What was the reason for the divorce? You see, my biggest difficulty is having my life with my child drop to a percentage of what it was, becuase my wife chose to cheat on us and our family. Then, upon discovery, she wanted a divorce immediately, and is rushing to get it all out of her hair. Not only do I lose my family, but I then, by her actions alone, get reduced to part time dad. If you knew the relationship i have with my kid, this would be unacceptable, as often I have had to work doubletime to provide the emotional involvement in terms of expressing love, playtime pal, etc., while my wife stays glued to facebook and her IPhone texting other men. 
This divorce business is hugely painful for all involved, I would imagine at first a lot of this is "coping" with the situation.


----------



## marksaysay (Oct 15, 2010)

Shooboomafoo said:


> You see, my biggest difficulty is having my life with my child drop to a percentage of what it was, becuase my wife chose to cheat on us and our family. Then, upon discovery, she wanted a divorce immediately, and is rushing to get it all out of her hair. Not only do I lose my family, but I then, by her actions alone, get reduced to part time dad. If you knew the relationship i have with my kid, this would be unacceptable, as often I have had to work doubletime to provide the emotional involvement in terms of expressing love, playtime pal, etc., while my wife stays glued to facebook and her IPhone texting other men.
> This divorce business is hugely painful for all involved, I would imagine at first a lot of this is "coping" with the situation.

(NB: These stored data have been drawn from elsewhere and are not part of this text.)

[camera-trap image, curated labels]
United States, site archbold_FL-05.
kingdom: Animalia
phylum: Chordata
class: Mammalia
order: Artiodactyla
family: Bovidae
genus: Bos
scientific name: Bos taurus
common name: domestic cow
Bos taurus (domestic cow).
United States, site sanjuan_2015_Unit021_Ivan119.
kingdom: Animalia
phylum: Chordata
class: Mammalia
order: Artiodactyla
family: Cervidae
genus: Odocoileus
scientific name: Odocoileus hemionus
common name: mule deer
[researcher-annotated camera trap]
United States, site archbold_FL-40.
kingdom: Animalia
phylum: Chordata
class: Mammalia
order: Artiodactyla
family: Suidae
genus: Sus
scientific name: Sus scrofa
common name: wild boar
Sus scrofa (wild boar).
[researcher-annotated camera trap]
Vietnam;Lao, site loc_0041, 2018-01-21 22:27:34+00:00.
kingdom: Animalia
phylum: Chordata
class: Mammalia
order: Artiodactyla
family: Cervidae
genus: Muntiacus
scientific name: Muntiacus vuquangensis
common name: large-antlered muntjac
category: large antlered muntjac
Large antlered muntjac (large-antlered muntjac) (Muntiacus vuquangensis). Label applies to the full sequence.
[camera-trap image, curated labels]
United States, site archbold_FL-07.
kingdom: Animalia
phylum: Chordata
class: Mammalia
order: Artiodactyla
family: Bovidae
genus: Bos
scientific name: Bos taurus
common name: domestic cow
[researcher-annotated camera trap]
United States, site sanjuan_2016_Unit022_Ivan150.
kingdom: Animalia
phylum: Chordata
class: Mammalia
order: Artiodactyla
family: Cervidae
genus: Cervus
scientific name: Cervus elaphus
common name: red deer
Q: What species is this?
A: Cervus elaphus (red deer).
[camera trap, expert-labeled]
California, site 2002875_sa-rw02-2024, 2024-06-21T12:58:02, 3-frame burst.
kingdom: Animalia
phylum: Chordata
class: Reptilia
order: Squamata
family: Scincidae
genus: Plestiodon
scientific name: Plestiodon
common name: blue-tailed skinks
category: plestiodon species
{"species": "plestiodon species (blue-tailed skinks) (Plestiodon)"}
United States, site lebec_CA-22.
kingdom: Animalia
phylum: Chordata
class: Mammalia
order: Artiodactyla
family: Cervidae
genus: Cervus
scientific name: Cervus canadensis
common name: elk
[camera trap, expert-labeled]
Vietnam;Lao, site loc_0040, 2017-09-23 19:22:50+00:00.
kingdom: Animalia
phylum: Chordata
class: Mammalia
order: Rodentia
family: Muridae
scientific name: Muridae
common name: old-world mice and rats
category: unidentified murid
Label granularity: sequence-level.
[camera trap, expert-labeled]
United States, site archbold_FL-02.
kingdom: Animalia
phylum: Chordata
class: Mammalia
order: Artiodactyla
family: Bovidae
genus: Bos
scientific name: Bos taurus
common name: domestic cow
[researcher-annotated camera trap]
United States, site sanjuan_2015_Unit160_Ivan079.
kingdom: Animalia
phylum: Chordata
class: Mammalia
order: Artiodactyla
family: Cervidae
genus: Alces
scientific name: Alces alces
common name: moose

Wow! I guess mine wasn't the only one that did that. What's interesting about mine is that my WW had an issue with me contacting her but she wanted to contact me anytime she wanted. She can't do so anymore but to me it was all about her wanting to control everything.
_Posted via Mobile Device_


----------



## Lon (Jun 6, 2011)

denise, it is confusing, all part of the detachment process. I am in same boat as Shoo and by the sound of it mark too. At first I tried to be extra polite and kind and go out of my way to please... well WW just loved it, thought she'd be able to have any new lover she wanted and have a best friend in me... well I never explicitly stated that but for the first couple weeks I thought maybe thats how it would go. Then I realized I wasn't fine with that, and so made the decision, in part after reading all about the 180 on this site, to cut off all personal contact with her - she is not my friend, she caused me more pain than anyone ever could, and destroyed my family. I realize now I'm better off for it, my son's life will turn out different because of it but I think it will be a net gain for him anyways because now at least I'm getting control of my life and want to be a role model for him, even as a single 50% dad.


----------